= William Blackmore (minister) =

William Blackmore (24 June 1616 – ⁠1684) was an English ejected minister.

==Life==
Blackmore was born on 24 June 1616, the second son of William Blackmore of London, a member of the Fishmongers' Company. His older brother, Sir John Blackmore, knight, was in the confidence of Oliver Cromwell, and became governor of St Helena after the Restoration. William was educated at Merchant Taylors' School and Lincoln College, Oxford. He graduated with his BA in 1638 and his MA in 1641, although he is not mentioned by Anthony Wood.

Having been ordained deacon he was appointed in December 1645 to the rectory of Pentlow, Essex, sequestered from Edward Alston. On 1 September 1646 his resignation of Pentloe was accepted by the Committee for Plundered Ministers, and he moved to London, and became curate to Thomas Coleman ('Rabbi' Coleman, who died March 1647) at St Peter's, Cornhill. He was ordained presbyter by the Fourth London Classis on 20 April 1647, but did not take the covenant, and was duly presented to the rectory of St Peter's by the corporation of London on 13 May 1656, after the death in 1655 of William Fairfax, D.D., sequestered in August 1643.

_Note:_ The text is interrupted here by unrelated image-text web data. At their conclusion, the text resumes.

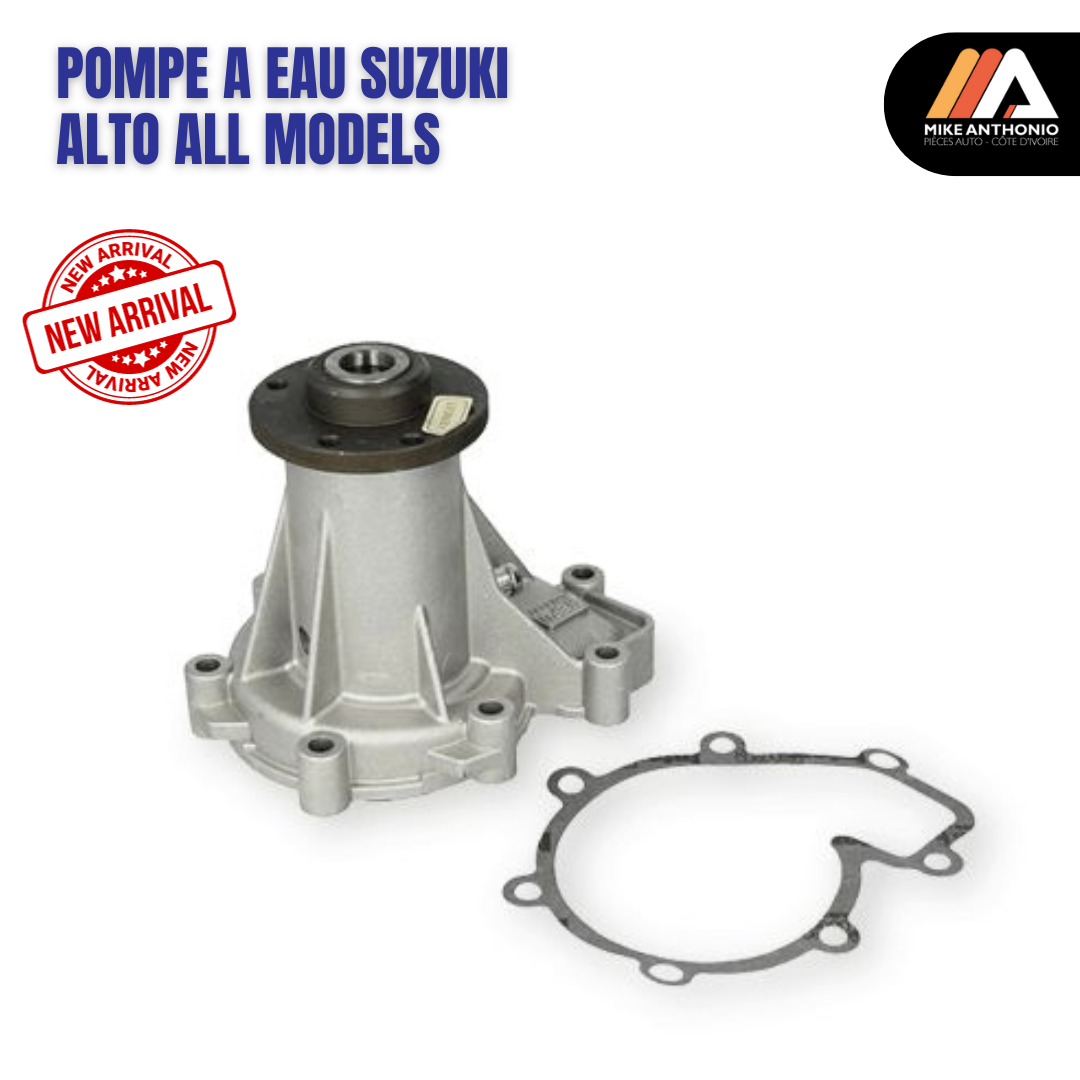 POMPE A EAU SUZUKI ALTO ALL MODELS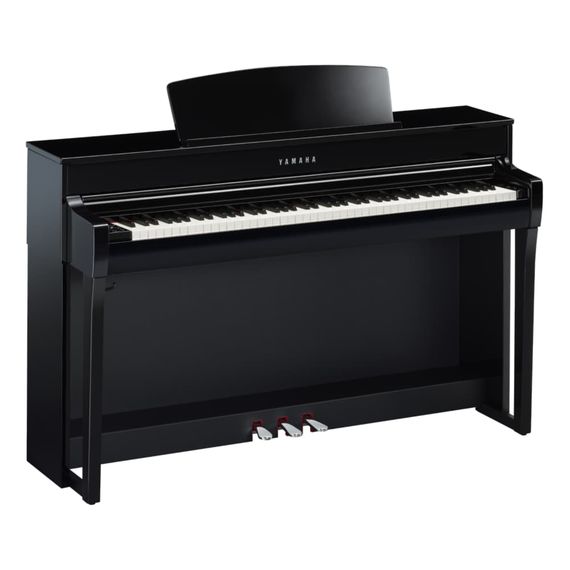 YAMAHA CLP-745PE Цифровое пианино серии Clavinova
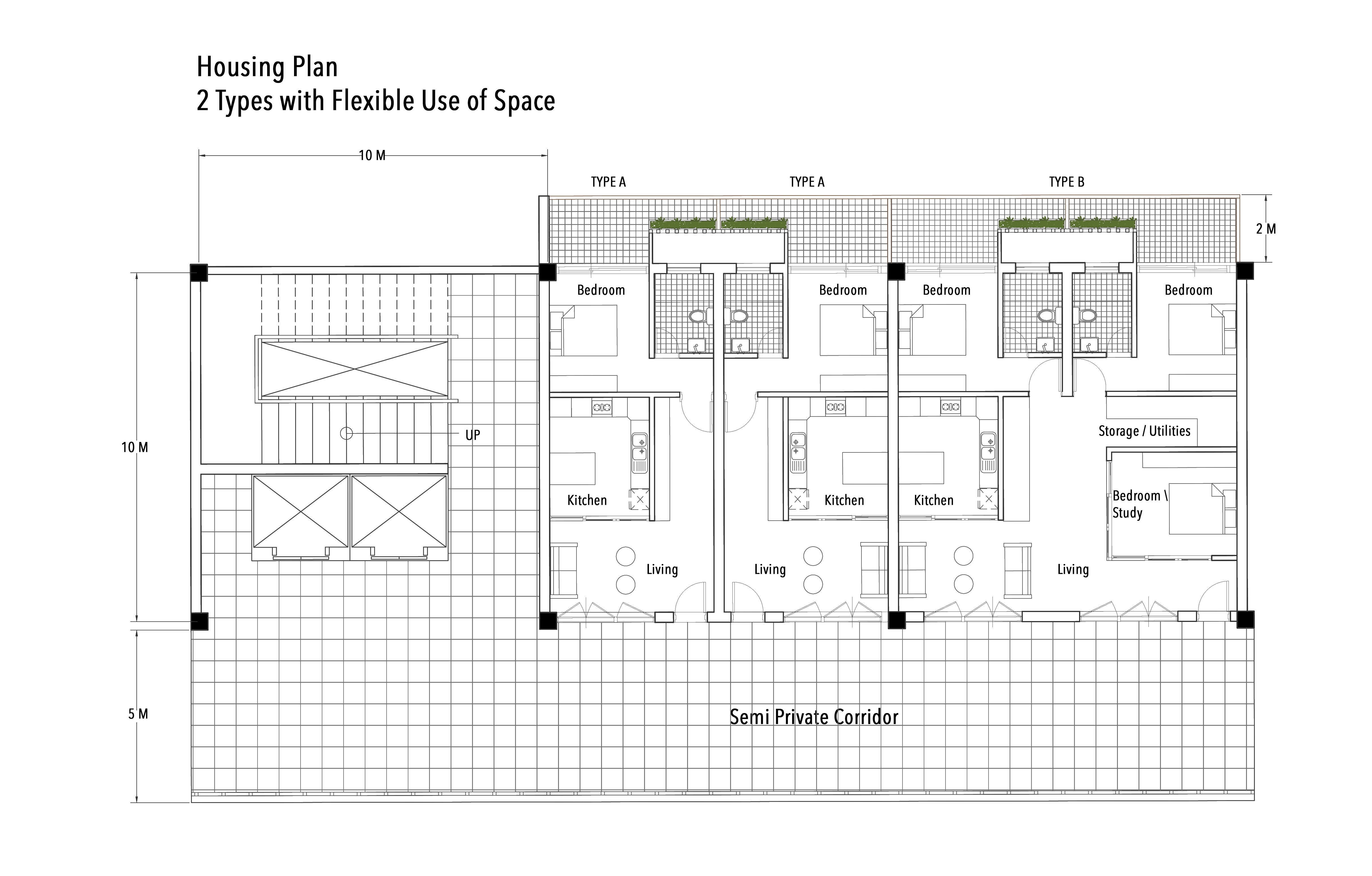 Tenement Plan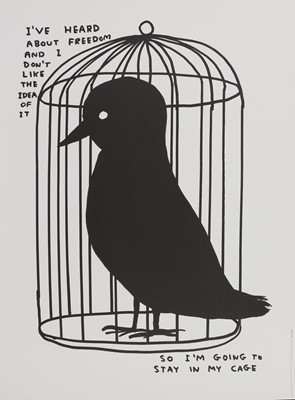 Lot 215 - David Shrigley (b.1968)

On 1 December 1646 the London presbyterians published a defence of their system, Jus Divinum Regiminis Ecclesiastici; or the Divine Right of Church Government of which Blackmore wrote the part relating to ordination. William Maxwell Hetherington (History of the Westminster Assembly p. 288) describes the book as 'the most complete and able defence of presbyterian church government that has yet appeared.' In 1648 Blackmore was one of the scribes to the London provincial assembly. He signed (probably on 20 January 1649) the presbyterian remonstrance to Oliver Cromwell on the meditated death of the king. He was one of the thirteen clergy arrested on a charge of complicity in Christopher Love's plot in 1651; having been freed through the influence of his brother Sir John, he rendered assistance to Love during his trial.

In 1662 Blackmore seceded with the nonconformists, and retired to Essex, where he lived on his ample means and gathered a small congregation. In April 1672 he was licensed as "a presbyterian teacher in his own house" in Hornchurch, near Romford. He died at Hare Street, a hamlet within a mile of Romford, in 1684, and was buried at Romford on 18 July.

==Family==

He married (1) on 1 May 1660 Mary Chewning, from Leeds, Kent, who died in November 1678, and (2) before 1681, Sarah Luttrell, who survived him. His only son, Chewning Blackmore, born on 1 January 1663, was educated for the ministry at the Rev. John Woodhouse's academy, Sheriff Hales, near Shifnal, Shropshire, settled at Worcester in 1688 as assistant to Thomas Badland (ejected in 1663 from Willenhall, Staffordshire, and died 1689), and remained there till his death on 2 August 1737.

He married in 1694 Abigail (died in April 1734), daughter of Edward Higgins, and left two sons: (1) Francis, presbyterian minister at Evesham (1728–30), Coventry (1730–42), and Worcester (1743–61), and (2) Edward Chewning, presbyterian minister at Stoke, near Malvern.

His granddaughter Abigail Blackmore married Joseph Mottershead.